I'm currently looking at a simple way to deploy this, ideally using something like cloud run and managed prometheus.
Trying to avoid a full blown Kubernetes setup and custom domain names.
Of course, using the managed systems results in a series of caveats that must be worked through, such as auth limitations.
@nicholasklick my assumption is that this is to be a public demo, but to my knowledge we don't have dashboards integrated into GitLab under the Observability menu yet.
Is this going to be a problem? Do we just demo GOUI in isolation for the moment?
@joe-shaw demoing GOUI in isolation is ok since this would just be an internal demo for the team to show possibilities. How does that sound? We would not socialize it. I just want to understand if this is an easy low-hanging feature we can deliver.
Yes, it's fairly straightforward as an external datasource, as I will hopefully show. It'll be temporarily hosted on a public IP so I can show it in observe.gitlab.com rather than just running locally.
Doing this demo does feel somewhat tangential to actually having this component in our own cluster though, as discussed in https://gitlab.com/gitlab-org/opstrace/general/-/issues/89#note_1249885300. There are more barriers to getting that working, such as having long running API access to GitLab without some user initiated auth flow.
The default configuration may have a problems with fetching too much data from the API by default, and as such became a problem for GitLab.com API requests. Context in gitlab-org/gitlab#387850 (closed)
I'm just writing up my findings now. I haven't found this project to work particularly well for a number of reasons, due to API limitations, but also some configuration problems.
The limitations of the exporter, particularly around configuring a sensible look-back window, make it problematic to use in its current state.
Even a moderate sized group with a few active projects would cause a very large metric footprint that wouldn't necessarily show the user up-to-date information.
Pros:
Project codebase is well structured, and relatively up-to-date in terms of Go version and dependencies.
The configuration seems very flexible, which may better suit our needs for group specific settings.

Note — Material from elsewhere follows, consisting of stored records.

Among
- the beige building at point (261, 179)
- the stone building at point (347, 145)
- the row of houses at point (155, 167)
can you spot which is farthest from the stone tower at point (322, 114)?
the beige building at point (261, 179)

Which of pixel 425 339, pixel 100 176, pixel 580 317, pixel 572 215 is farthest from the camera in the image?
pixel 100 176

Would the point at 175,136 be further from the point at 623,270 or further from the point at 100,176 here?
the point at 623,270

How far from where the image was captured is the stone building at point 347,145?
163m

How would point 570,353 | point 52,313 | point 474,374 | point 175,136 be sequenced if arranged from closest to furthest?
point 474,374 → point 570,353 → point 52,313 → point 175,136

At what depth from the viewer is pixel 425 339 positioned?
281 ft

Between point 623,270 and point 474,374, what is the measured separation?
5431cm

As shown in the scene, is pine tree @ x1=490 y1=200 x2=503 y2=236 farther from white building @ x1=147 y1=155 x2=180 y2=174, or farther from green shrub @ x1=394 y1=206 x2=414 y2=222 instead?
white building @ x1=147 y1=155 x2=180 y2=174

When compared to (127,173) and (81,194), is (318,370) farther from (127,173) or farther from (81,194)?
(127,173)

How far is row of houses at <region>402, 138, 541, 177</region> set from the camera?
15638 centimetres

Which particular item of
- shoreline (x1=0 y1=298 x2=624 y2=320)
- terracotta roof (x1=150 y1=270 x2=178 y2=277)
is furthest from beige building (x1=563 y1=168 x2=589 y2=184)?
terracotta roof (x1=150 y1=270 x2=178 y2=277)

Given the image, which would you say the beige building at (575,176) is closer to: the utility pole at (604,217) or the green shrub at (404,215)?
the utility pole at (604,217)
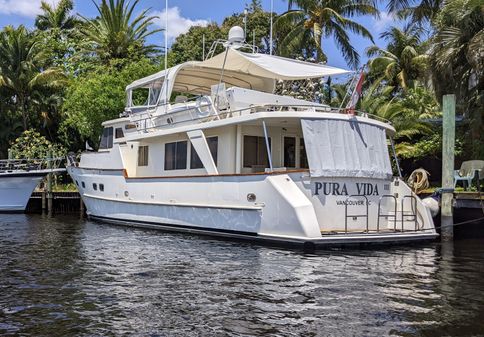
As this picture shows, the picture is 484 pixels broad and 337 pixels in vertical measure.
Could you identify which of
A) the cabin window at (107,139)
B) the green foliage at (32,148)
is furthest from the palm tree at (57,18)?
the cabin window at (107,139)

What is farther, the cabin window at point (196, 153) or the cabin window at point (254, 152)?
the cabin window at point (196, 153)

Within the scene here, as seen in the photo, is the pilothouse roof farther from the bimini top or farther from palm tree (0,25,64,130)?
palm tree (0,25,64,130)

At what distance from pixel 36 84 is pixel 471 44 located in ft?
95.0

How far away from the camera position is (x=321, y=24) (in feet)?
100

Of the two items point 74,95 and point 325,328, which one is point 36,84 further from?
point 325,328

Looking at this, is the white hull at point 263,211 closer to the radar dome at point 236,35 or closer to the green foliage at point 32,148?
the radar dome at point 236,35

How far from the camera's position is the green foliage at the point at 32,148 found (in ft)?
108

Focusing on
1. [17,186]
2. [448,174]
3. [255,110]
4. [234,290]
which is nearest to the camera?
[234,290]

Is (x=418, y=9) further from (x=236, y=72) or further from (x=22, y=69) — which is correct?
(x=22, y=69)

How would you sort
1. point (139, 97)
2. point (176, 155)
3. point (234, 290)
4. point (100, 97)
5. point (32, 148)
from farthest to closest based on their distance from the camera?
1. point (32, 148)
2. point (139, 97)
3. point (100, 97)
4. point (176, 155)
5. point (234, 290)

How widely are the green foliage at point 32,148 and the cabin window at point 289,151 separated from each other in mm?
19866

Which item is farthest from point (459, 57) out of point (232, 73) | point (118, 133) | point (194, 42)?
point (194, 42)

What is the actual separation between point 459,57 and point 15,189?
2091cm

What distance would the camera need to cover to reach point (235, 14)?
43312mm
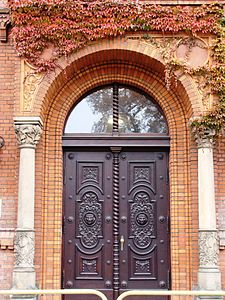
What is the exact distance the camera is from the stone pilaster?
21.6 feet

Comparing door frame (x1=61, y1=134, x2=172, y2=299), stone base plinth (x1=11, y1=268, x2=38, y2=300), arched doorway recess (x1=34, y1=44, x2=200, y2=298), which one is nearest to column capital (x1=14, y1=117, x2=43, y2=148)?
arched doorway recess (x1=34, y1=44, x2=200, y2=298)

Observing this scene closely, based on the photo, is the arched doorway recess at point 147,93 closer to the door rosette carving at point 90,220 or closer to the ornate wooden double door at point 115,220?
the ornate wooden double door at point 115,220

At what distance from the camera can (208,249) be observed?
6.67m

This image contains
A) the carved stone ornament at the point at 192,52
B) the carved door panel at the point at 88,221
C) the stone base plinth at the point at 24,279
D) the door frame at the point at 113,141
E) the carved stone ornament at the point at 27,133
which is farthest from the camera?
the door frame at the point at 113,141

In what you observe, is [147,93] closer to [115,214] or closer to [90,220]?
[115,214]

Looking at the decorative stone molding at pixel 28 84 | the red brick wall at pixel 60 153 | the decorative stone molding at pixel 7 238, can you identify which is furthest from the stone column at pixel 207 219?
the decorative stone molding at pixel 7 238

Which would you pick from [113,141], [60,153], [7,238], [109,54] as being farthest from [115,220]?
[109,54]

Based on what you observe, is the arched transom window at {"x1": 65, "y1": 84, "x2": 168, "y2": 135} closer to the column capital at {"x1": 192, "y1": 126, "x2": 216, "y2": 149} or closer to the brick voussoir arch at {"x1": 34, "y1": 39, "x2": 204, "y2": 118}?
the brick voussoir arch at {"x1": 34, "y1": 39, "x2": 204, "y2": 118}

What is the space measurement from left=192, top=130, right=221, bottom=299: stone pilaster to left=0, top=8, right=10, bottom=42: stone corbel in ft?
11.8

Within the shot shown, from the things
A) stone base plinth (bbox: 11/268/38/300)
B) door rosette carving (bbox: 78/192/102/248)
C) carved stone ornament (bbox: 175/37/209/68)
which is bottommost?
stone base plinth (bbox: 11/268/38/300)

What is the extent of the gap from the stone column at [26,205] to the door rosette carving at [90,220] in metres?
1.06

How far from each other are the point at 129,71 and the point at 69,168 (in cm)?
198

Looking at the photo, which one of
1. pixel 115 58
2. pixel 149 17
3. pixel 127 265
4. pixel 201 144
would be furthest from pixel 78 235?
pixel 149 17

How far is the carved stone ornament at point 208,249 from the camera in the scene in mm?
6652
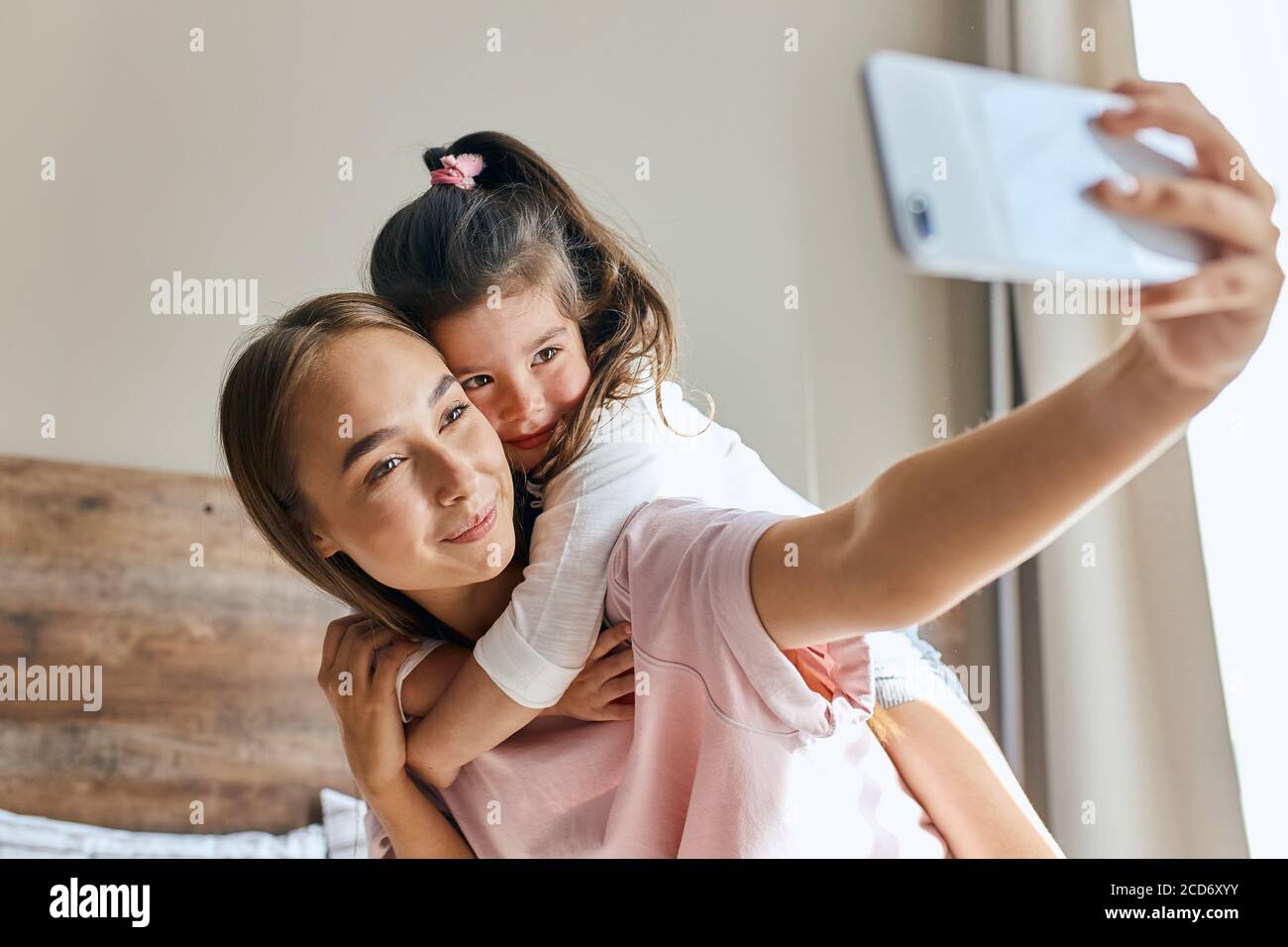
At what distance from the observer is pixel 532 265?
667mm

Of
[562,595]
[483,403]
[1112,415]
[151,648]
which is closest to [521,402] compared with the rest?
[483,403]

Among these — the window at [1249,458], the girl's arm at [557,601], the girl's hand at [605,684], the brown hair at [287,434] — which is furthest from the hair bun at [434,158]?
the window at [1249,458]

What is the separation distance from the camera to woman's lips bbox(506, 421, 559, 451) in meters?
0.66

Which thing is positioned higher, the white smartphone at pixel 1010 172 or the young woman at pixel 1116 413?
the white smartphone at pixel 1010 172

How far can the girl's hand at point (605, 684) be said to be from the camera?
2.02 ft

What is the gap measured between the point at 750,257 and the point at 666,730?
385 millimetres

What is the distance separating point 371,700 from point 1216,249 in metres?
0.54

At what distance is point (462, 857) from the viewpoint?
73cm

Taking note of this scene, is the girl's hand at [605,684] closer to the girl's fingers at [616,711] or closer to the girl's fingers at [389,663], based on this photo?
the girl's fingers at [616,711]

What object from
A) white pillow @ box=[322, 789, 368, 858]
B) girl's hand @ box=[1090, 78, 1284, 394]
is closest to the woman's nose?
girl's hand @ box=[1090, 78, 1284, 394]

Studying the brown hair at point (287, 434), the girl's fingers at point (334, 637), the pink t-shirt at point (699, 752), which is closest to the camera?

Supports a HA mode with redis cache, although we probably wouldn't use this.
We can scrape group level projects specifically, which would fit into our tenant model:
# Dynamically fetch projects to monitor using a wildcard (optional)wildcards:-# Define the owner of the projects we want to look for (optional)owner:# Name of the owner (required)name:foo# Owner kind: can be either 'group' or 'user' (required)kind:group# if owner kind is 'group', whether to include subgroups# or not (optional, default: false)include_subgroups:false
Cons:
No official releases since August '22. This may indicate lack of maintenance, especially since the latest release adds newer features that are yet to be completed.
There are a few issues that indicate some features are not working as expected, which may be due to GitLab API changes. The maintainers are still active in the codebase and issues, but not frequently.
When setting any of these values the refs for branches and tags are consistent but randomly missing lots of new references. Age related info seems to be interpreted incorrectly.
Looks like the code uses the "Pipelines" API to infer these refs if these fields are set. It could be an issue with our API rather than this exporter.
When running without these settings on a relatively large project we quickly run into 429 errors (too many requests), even with the inbuilt throttling. For https://gitlab.com/gitlab-org/gitlab-runner/ I could not get 100% of the last weeks metrics before this happens.
Does not explicitly handle 429 (too many request) errors with a back-off strategy. Instead, exceptions are logged when the library attempts to deserialize the response body.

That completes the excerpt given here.